For the legions of women whose formative years were spent wearing torn nighties, bleaching their hair and writing bloody awful poetry, Courtney Love and Hole were goddess like, so the chance to see them reform, all be it with only Courtney left of the original line up, means the Academy is heaving, particularly with blondes.

I must admit from the start that I am a card carrying bottle blonde. Not a nice ashy number, or a lovely golden caramel, but a brashy, peroxide, awfully proud of my roots, bleach blonde and its all La Loves fault. It may be 17 years since I first hit the bottle (after hearing Hole’s debut album ‘Pretty on the Inside’) but judging by the tender age of many of the blondes in the audience she still has that effect on girls and so does the music.

Opening with the gut wrenching howls of ‘Pretty on the Inside’ and blending seamlessly into a bashed about cover of ‘Sympathy for the Devil’ the new line up sound great. Despite obviously losing her voice, she still gives it her all, regaling the crowd with tales of her times in Manchester over the years, which surely can’t help her vocal chords, but all this adds to the rapport between her and the audience.

Whether you love her or hate her it’s impossible to deny she has a huge stage presence and with the addition of Micko Larkin from Larrikin Love on guitar replacing Eric Erlandson, she has a new foil for her dramatics. Shawn Dailey on Bass and Stu Fisher drums/percussion complete the new line up which rips through tracks from all four Hole albums.

‘Malibu’, ‘Celebrity Skin’ and the new, sleazily fantastic ‘Pacific Coast Highway’ whilst still rough edged, reflect the pop sensibilities hidden within Love’s music.

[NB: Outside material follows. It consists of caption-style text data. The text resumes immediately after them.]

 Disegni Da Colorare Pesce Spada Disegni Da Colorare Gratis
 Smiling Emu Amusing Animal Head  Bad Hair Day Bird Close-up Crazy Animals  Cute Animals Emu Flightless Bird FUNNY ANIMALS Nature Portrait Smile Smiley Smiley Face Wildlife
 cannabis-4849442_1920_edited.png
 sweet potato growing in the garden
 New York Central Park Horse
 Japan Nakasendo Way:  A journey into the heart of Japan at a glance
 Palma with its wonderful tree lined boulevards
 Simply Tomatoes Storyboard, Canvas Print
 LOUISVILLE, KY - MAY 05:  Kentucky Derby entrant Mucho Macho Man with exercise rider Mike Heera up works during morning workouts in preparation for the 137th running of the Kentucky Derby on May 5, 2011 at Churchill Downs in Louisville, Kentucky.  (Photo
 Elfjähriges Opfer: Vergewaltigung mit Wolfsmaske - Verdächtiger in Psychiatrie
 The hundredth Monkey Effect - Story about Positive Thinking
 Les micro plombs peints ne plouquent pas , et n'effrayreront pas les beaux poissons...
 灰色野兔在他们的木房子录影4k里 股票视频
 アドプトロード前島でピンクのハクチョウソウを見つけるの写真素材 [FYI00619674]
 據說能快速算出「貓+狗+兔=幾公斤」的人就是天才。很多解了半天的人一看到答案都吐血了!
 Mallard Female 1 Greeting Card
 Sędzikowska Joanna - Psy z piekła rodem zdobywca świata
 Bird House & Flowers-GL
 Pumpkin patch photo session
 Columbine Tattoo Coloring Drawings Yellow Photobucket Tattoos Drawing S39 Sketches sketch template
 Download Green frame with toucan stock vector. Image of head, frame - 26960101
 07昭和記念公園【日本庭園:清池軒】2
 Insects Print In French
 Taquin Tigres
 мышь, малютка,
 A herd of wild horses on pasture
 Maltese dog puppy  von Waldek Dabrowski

Her acoustic rendition of ’Boys on the Radio’, while a blown amp is fixed, is achingly bittersweet and highlights her fine song writing ability. As ‘Miss World’ s opening chords infect the room, the audience go crazy, spitting out the words with all the venom of a basket of angry vipers, proper Riot grrrrl style .

As you might expect, the biggest cheers of the night are for those songs, like ‘Miss World’, which come from ‘Live Through This’ Hole’s 1994 award winning second album, ‘Violet’ ‘Asking for it’ and concluding the evening ‘Dollparts’ and ‘Jennifer’s Body’, these are the songs that made a generation of girls feel taller, braver and a whole lot feistier.

Tonight’s no retrospective though with Hole balancing both old and new, ‘How Dirty Girls Get Clean’ from the latest album is as raunchy a rock song as Love has ever written and latest single ‘Skinny Little Bitch’ has the dirty, rampant, stooges-esque guitars and spite filled lyrics of a classic Hole tune. Broken amps and unrehearsed older songs may create a slightly shambolic set at points, but who wants perfection? Not me, that’d be boring, something you could certainly never accuse Hole of being.